Andy James

wandering the web since 1997

Presbyterian minister in Atlanta.
Music lover.
Found beer in seminary.

About Me | Contact

  • Facebook
  • Instagram

Copyright © 2025 Andy James

You are here: Home / Archives for Ps 85

Peace Enough to Share

July 19, 2015 By Andy James

a sermon on Psalm 85 and Luke 24:28-43
preached on July 19, 2015, at the First Presbyterian Church of Whitestone

It’s hard to believe that ten years ago I was in my final interviews and negotiations to become your pastor—I’m actually pretty sure that exactly ten years ago today we met with the presbytery’s Committee on Ministry—and it is maybe even harder to believe that I remember anything at all about that whirlwind experience! Still, I recall very clearly talking with the pastor nominating committee about worship—what was important to you, what you might be open to doing differently, and especially what was distinctive in worship here.

One thing that the committee talked about at length was the passing of the peace. They told me with great enthusiasm about who it involved everyone greeting everyone else with the warmth of God’s love and how the service would just not be the same without it. Over ten years, I have discovered that the committee was very much correct: the passing of the peace is a very important part of our worship here. Still, I must break some difficult news to you, and after ten years I hope you are able to hear it with the honesty and love that I intend: passing the peace is a very important part of worship for a lot of small churches, not just this one!

== Activities ==
[a] Answer these questions about the sermon:
(i) Which passage from Luke is it on?
(ii) At which church was it preached?
(iii) Which part of worship did the committee discuss at length?
[b] Reproduce the sermon word for word from "It’s hard to" to "in worship here.".
The lines that come next have no connection to the sermon.

== Record set ==
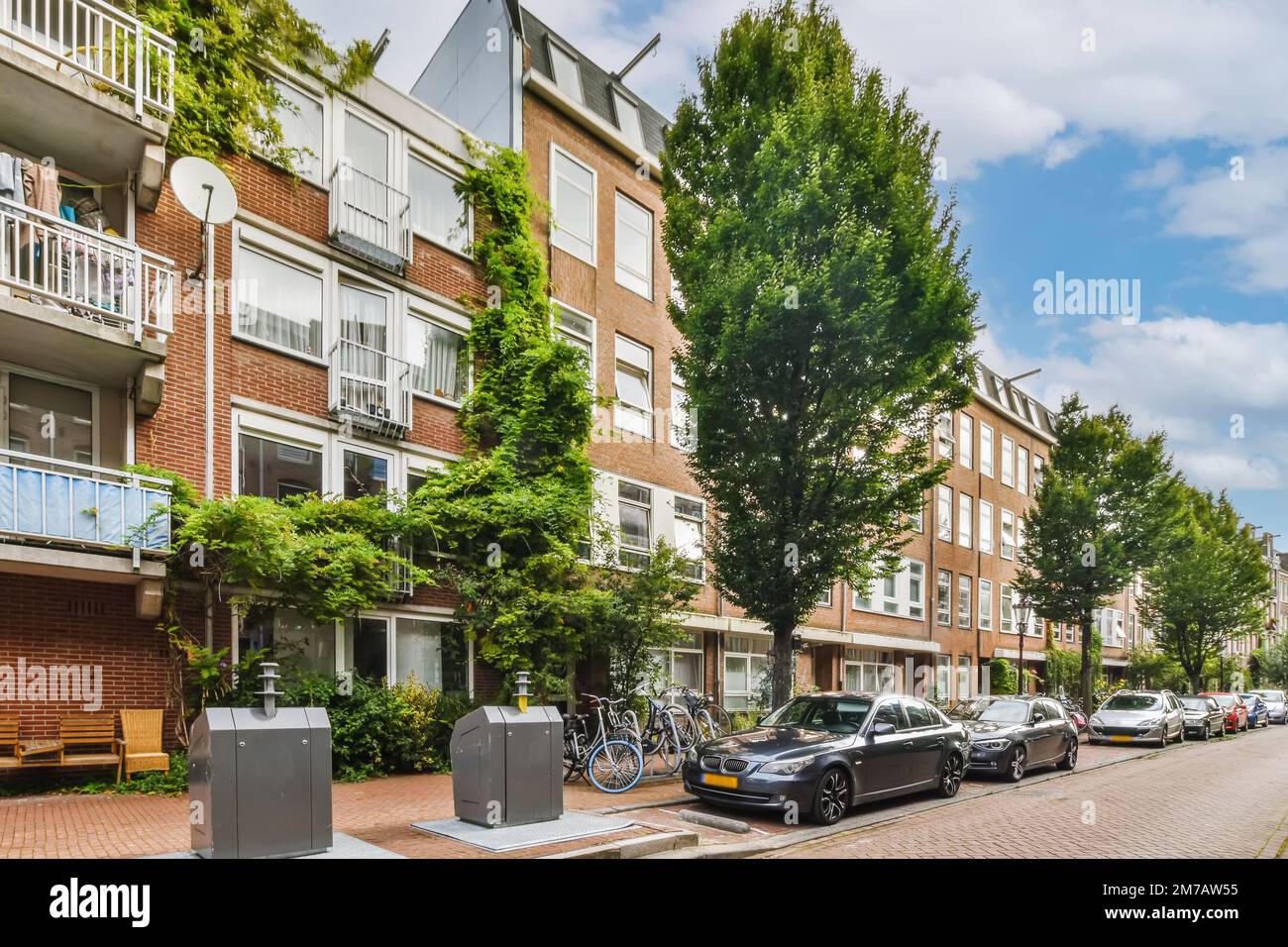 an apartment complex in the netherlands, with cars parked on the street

==

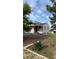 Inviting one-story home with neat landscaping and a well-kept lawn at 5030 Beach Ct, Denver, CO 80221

---

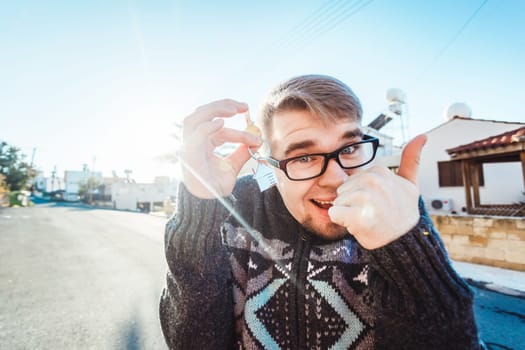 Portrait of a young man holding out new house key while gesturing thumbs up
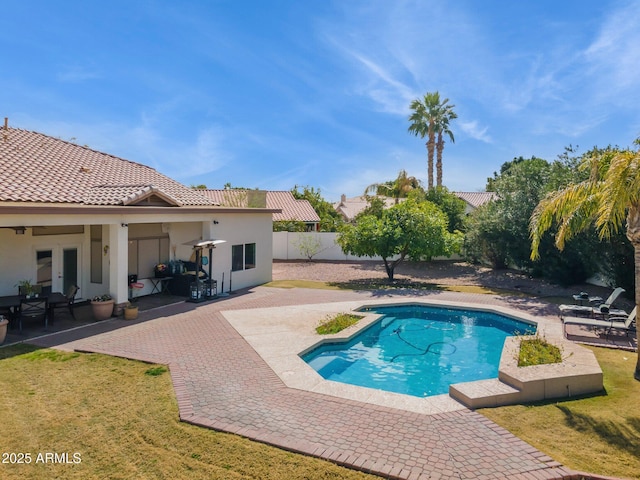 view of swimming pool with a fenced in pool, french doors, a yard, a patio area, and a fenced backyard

== Solutions in order ==
[a]
(i) Luke 24:28-43
(ii) The First Presbyterian Church of Whitestone
(iii) The passing of the peace

[b]
It’s hard to believe that ten years ago I was in my final interviews and negotiations to become your pastor—I’m actually pretty sure that exactly ten years ago today we met with the presbytery’s Committee on Ministry—and it is maybe even harder to believe that I remember anything at all about that whirlwind experience! Still, I recall very clearly talking with the pastor nominating committee about worship—what was important to you, what you might be open to doing differently, and especially what was distinctive in worship here.